2. Прибытие в Казань. Успехи Пугачева
По распоряжению главнокомандующего, согласно с данными ему приказаниями, избранные им в «секретную комиссию» офицеры должны были, еще прежде него, ехать в Казань. Вслед за другими пустился в путь и Державин. Между Петербургом и Москвой его обогнал сам Бибиков, выехавший 9-го декабря. Он вез с собою помянутый манифест, напечатанный при сенате в 1200 экземплярах. Этот самый манифест положено было перепечатать в Москве церковными буквами. Для этого, а также для распоряжений об отправке бывших там полков к Казани Бибиков пробыл в Москве четыре дня от (14-го до 18-го декабря). Здесь в то время еще не вполне изгладились следы моровой язвы, и недавно успокоившаяся чернь волновалась опять, с явным сочувствием к самозванцу.

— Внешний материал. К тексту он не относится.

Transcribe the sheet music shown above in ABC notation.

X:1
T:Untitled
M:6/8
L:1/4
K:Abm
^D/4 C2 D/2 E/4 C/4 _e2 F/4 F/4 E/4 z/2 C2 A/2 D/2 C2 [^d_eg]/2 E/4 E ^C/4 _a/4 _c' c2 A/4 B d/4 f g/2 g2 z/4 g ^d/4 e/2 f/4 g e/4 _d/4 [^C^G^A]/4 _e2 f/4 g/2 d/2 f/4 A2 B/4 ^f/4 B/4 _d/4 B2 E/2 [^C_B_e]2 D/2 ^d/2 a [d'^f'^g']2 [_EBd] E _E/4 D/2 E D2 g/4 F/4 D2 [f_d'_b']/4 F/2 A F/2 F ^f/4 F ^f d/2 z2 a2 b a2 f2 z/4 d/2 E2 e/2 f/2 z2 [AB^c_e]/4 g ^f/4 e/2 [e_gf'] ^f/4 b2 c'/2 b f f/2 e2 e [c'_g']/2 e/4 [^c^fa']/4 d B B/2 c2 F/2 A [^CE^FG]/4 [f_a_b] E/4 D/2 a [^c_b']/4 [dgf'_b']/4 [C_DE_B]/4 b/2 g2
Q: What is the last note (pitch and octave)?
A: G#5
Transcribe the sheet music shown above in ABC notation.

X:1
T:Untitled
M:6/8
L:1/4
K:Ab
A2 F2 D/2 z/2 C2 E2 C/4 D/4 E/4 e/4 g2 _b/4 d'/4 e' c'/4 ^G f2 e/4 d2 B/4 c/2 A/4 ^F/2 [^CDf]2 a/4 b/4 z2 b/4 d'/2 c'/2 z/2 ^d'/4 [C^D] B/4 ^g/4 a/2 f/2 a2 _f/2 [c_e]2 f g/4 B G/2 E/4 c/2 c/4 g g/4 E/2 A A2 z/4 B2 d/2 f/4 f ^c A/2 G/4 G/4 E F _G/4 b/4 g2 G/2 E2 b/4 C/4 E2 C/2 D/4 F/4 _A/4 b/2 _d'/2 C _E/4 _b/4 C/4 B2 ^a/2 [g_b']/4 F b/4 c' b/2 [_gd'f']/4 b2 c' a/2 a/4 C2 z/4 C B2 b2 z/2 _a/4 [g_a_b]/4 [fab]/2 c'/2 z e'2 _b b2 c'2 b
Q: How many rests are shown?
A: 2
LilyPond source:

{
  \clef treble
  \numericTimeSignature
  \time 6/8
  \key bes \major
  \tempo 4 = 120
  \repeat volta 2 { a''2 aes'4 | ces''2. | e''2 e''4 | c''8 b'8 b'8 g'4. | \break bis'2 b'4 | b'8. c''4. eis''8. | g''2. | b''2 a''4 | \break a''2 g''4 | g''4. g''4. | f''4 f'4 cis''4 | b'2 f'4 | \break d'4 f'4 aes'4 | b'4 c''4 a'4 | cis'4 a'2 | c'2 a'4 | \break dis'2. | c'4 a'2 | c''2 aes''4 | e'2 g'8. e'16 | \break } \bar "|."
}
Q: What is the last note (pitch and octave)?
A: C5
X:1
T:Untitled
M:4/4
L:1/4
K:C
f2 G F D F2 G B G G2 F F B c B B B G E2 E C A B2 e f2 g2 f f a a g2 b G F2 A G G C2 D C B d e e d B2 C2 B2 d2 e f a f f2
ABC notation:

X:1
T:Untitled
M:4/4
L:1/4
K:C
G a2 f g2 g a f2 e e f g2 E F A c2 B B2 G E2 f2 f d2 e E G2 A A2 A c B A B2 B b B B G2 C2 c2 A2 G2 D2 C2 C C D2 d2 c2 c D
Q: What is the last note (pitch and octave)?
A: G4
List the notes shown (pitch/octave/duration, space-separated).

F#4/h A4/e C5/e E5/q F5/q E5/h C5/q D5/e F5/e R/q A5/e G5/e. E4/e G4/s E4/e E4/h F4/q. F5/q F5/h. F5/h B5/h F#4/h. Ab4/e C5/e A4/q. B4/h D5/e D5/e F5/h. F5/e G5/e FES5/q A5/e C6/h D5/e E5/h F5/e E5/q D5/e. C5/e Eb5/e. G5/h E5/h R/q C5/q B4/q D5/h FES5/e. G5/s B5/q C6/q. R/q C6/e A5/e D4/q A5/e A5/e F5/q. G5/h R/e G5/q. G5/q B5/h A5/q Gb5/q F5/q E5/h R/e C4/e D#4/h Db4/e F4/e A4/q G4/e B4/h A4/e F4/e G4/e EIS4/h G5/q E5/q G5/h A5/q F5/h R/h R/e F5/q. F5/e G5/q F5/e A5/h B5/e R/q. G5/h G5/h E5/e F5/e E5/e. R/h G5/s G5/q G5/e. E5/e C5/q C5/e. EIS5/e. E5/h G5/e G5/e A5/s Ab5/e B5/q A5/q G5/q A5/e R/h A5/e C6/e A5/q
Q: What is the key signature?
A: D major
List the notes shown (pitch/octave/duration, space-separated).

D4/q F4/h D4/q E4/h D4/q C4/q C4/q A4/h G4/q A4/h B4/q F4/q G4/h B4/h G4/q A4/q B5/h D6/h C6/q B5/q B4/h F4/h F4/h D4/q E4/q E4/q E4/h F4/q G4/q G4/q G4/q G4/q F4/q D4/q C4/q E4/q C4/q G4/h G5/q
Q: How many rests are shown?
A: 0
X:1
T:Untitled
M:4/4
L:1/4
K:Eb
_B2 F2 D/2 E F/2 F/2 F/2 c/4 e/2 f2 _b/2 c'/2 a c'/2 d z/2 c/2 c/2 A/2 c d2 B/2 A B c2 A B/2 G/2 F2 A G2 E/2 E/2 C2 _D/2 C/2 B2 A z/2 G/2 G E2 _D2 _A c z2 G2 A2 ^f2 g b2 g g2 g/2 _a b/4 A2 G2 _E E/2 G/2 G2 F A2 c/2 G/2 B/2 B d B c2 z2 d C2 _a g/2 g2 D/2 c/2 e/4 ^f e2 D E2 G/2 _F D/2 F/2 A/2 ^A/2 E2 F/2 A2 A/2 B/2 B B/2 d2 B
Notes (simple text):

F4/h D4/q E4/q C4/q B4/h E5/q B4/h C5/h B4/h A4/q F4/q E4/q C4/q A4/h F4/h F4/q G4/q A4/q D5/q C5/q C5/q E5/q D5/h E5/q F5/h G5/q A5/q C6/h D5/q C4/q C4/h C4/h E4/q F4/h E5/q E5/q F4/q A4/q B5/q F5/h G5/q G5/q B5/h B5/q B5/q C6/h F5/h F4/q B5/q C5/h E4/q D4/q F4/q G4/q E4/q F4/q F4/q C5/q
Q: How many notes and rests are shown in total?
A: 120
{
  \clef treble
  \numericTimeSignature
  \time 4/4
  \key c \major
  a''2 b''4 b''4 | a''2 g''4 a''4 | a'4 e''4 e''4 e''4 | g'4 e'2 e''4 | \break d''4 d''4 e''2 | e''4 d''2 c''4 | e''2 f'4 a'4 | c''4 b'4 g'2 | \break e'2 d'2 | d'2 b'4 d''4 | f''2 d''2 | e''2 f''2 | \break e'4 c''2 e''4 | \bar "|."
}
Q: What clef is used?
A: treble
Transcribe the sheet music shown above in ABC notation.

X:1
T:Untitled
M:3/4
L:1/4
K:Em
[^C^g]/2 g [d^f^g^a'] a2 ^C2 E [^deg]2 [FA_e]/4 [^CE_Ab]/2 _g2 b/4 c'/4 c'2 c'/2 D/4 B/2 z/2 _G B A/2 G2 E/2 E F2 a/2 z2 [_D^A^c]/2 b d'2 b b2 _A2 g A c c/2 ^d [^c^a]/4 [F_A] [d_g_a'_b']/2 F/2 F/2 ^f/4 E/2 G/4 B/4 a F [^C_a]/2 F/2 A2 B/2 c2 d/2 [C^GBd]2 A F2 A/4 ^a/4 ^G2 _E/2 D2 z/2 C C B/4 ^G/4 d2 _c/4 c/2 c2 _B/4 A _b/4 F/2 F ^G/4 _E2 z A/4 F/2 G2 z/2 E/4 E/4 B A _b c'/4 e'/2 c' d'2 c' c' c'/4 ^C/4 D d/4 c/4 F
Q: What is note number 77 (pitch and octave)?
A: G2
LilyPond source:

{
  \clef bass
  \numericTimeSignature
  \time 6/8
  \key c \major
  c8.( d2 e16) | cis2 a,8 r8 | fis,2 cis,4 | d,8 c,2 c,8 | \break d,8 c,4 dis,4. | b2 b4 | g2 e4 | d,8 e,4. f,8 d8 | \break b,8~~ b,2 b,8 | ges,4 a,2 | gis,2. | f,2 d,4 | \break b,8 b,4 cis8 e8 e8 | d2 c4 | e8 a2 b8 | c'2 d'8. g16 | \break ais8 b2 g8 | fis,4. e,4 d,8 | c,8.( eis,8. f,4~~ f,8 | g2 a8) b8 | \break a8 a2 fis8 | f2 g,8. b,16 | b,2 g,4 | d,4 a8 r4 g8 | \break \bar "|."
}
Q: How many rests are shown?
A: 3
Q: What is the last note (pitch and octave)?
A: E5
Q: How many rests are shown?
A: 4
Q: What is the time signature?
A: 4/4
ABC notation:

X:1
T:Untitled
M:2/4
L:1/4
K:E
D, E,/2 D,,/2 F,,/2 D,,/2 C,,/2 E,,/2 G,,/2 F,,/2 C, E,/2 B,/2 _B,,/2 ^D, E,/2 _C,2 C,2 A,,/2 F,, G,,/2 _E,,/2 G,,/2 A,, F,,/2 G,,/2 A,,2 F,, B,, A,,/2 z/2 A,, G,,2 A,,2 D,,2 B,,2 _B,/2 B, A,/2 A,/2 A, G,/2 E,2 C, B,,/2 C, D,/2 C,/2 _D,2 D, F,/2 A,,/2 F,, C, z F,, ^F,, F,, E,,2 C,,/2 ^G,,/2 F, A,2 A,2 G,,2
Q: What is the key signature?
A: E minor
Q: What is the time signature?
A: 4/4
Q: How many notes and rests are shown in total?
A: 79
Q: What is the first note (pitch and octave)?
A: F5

Таким образом, Державин приехал в Казань ранее Бибикова. Назначение полководца, памятного в этом краю по своей деятельности во время бывших там за десять лет перед тем волнений, произвело на местных жителей самое благоприятное впечатление. При одном известии о скором его прибытии многие казанцы, от страха удалившиеся, стали возвращаться в город. Совсем другого рода молву готовили себе некоторые из подчиненных Бибикова. Старшим офицером секретной комиссии был Лунин. Вот что писал о нем в частном письме архимандрит Платон Любарский: «На сих днях прибыл сюда г. капитан Лунин с канцеляриею и командою для строжайшего по оренбургским делам следствия; для комиссии и содержания секретных колодников занял он насильно семинарию и тем нас немало утеснил, да чуть ли и совсем скоро не выживет. Он не смотрит ни на какие привилегии и состояния». Державин также говорит в своих записках, что прибывшие в Казань офицеры, как люди зажиточные, имевшие там много знакомых, а иные и родственников, шумно встречали наступившие святки; он же, напротив, жил уединенно в доме своей недостаточной матери, пользуясь случаями, чтобы от крестьян, приезжавших из его «деревнишек» с оренбургского тракта, разузнавать о движении злодейских шаек и расположении умов в народе.
Наконец в ночь с 25-го на 26-е декабря, т. е. на второй праздник Рождества, прибыл в Казань и сам главнокомандующий. Приезд его окончательно успокоил город: все стали верить, что опасность совершенно миновала и что «благоразумие и храбрость героя», как выразился тот же Платон, скоро положат конец мятежу. Такое ослепление жителей Казани продолжалась почти до самого разгрома этого города Пугачевым. Между тем у Бибикова еще не было войска: оно начало приходить только 29-го числа, и медленность, с какою полки собирались, крайне тревожила его при беспрерывно получаемых известиях об усилении Пугачева и распространении грозного мятежа. Беспокойство нетерпеливого военачальника выражалось во всех его донесениях императрице и письмах к жене. «День и ночь работаю, как каторжный, — писал он к последней, — рвусь, надсаждаюсь и горю, как в огне адском». Он ясно видел опасное положение края, не скрывал его от государыни и понимал всю великость своей ответственности. Конечно, сам Пугачев был в то время еще далеко: овладев всеми крепостями между Яицким городком и Оренбургом, он осаждал оба эти важные пункта. Но шайки его разливались все выше и выше по Волге и прилегающим к ней с востока областям. Неистовые толпы врывались в села и города, и устрашенные жители принимали их с покорностью. Буйные башкиры, поднявшись поголовно, производили грабежи и убийства в селениях и на заводах и окружили Уфу; калмыки также взбунтовались. Но особенно тревожило Бибикова своеволие черни, которая не только не сопротивлялась самым ничтожным шайкам, но шла толпами навстречу Пугачеву. В то же время воеводы и вообще местные власти искали спасения в бегстве. «Гарнизоны, — писал Бибиков жене, — никуда носа не смеют показать, сидят по местам, как сурки, и только что рапорты страшные присылают». По плану Бибикова, войска должны были со всех сторон сходиться к Казани — из Тобольска, Малороссии, Польши, даже из Петербурга, — чтобы потом, под собственным его главным начальством, идти к Оренбургу и не дать Пугачеву проникнуть с одной стороны во внутренние губернии, а с другой — в северо-восточный край, где он мог соединиться с башкирами и заводскими крестьянами.